Is this a conspiracy or checkers?'
  'The game,' said Calvin coldly, 'is the highest form of civilization. Life is sport.'
  Eleanor rolled her eyes. 'Pardon me, but the normal person has to go to work. I hope the two of you have a delightful day wreaking international havoc on paper. Goodbye, my darling psychopath.' She kissed him and shouted behind her, 'So long, Panga!'
Once Eleanor left, Calvin felt petulant. Panga ignored him, endlessly sharpening her
kukri
the way some women filed their nails. He told himself to be grateful. Eleanor's arch relation to QUIETUS was convenient. If she dismissed his enterprise as a fanciful, fatuous delusion, she was less likely to squeal. Calvin was offended all the same. He felt obliged to prove to Eleanor he was not a crackpot. She should have been aghast. 'But she laughed!' he smarted out loud.
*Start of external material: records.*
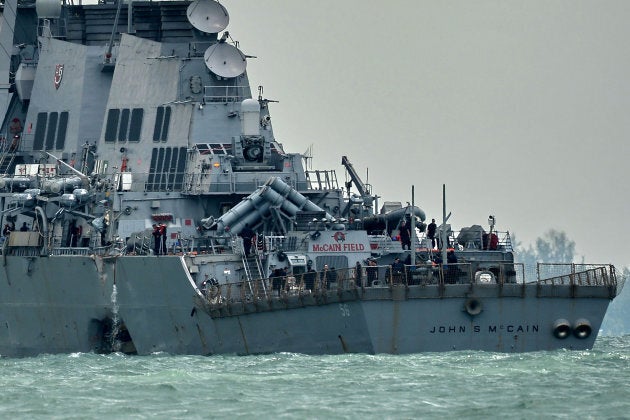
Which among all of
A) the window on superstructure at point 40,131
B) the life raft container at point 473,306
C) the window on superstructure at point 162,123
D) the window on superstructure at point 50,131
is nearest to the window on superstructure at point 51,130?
the window on superstructure at point 50,131

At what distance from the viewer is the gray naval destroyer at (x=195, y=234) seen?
49.8 m

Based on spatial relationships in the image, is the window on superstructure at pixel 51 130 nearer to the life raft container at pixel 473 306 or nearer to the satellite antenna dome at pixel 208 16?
the satellite antenna dome at pixel 208 16

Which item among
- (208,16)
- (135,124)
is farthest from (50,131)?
(208,16)

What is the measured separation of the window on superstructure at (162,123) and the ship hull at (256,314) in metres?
5.86

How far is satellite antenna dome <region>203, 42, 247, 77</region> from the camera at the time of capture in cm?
5997

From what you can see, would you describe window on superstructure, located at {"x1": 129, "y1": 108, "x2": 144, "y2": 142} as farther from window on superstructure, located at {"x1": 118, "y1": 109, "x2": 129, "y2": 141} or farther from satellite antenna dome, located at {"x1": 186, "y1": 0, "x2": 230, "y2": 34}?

  'I tell you before,' said Panga,
scrish-scrash
. 'This girl is not how you see. Eleanor and Panga, I think we get to be
msuri rafiki
.'
  'Just what I need,' said Calvin. 'Both you birds ganging up on me.'
  'We think you are funny,' she announced, inspecting the blade in the morning light, and pressing the feather-edge on Calvin's coffee table—damn it, she would leave marks.
  Reaching for one ally in this household, Calvin retrieved Malthus, who clung to his neck and hissed at the poltergeist. Malthus was none too keen on Panga. Malthus was none too keen on anyone, discernment Calvin could only applaud.